There are some general techniques to remove left-recursion through the introduction of new language productions, but in this case we can simply do some reordering (much like the naïve solution). This change will also make things right associative, but we’ll worry about that later:

expression \rightarrow factor ~ + ~ expression ~ | ~ factor
factor \rightarrow term ~ + ~ factor ~ | ~ term
term \rightarrow (expression) ~ | ~ number

This solves the operator precedence problem… kind of. It’s not exactly easy to add new levels of precedence without doing an awful lot of faffing about, and all the recursive descent calls to different levels of precedence may become a performance issue with many operators. With a fixed set of operators, however, this likely isn’t a huge problem and so this solution may be perfectly suitable.

None of this really addresses the associativity problem either. In practise, it’s not too difficult to fix — we could simply use iteration to build AST nodes for left-associative operations in a bottom-up fashion, while continuing to build right-associative AST nodes in a top-down fashion. As bottom-up parsing naturally places tokens nearer the start of the token stream lower in the tree (as it builds the AST upwards), it is inherently suited for left-associativity. Again, for a fixed-operator environment this may be sufficient. In many cases, however, it would be nice to have a cleaner, more efficient, and more flexible process.

Precedence Climbing

One such solution to the problems outlined above is a method of expression parsing called precedence climbing. This has been used in the real world by projects such as Clang, and provides a cleaner method of dealing with both precedence and associativity correctly.

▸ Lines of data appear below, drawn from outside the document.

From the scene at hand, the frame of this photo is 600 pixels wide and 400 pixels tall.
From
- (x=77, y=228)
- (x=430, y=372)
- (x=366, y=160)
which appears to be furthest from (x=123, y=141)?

At its core, a precedence climbing expression parser parses infix expressions containing operators above some ‘minimum precedence’ level. At each stage, operators are added to the syntax tree either top-down via recursive methods or bottom-up via iterative methods, depending entirely on the associativity and precedence of the current operator being parsed. The code to implement this is something like the following:

ASTNode *parse_expression(int minimum_precedence) {
	ASTNode result = parse_term();

	while (peek_token_type(TOKEN_TYPE_OPERATOR) &&
	       peek_token_precedence() >= minimum_precedence) {
		ASTNode *operation = parse_operator();
		ASTNode *right = NULL;
		int next_minimum_precedence;

		if (operation->associativity == RIGHT_ASSOC) {
			next_minimum_precedence = operation->precedence;
		} else if (operation->associativity == LEFT_ASSOC) {
			next_minimum_precedence = operation->precedence + 1;
		} else {
			error("Failed to parse operator without associativity.");
			return NULL;
		}
		right = parse_expression(next_minimum_precedence);

		// Add the 'right' child to build the tree top-down, and
		// hoist up to 'result' to build the tree bottom-up.
		operation->children.left = result;
		operation->children.right = right;
		result = operation;
	}

	return result;
}

The elegance in precedence climbing really comes from the coupled gains of both top-down and bottom-up parsing methods with regards to associativity and precedence. If you don’t quite understand how it works, I recommend tracing through the code with a few combinations of operators and examining the call stack.

If you’re interested in learning more about operator precedence parsing, it might be worth checking out the shunting-yard algorithm — a slightly more complicated alternative to precedence climbing — or looking at some of the solutions on the related wikipedia page.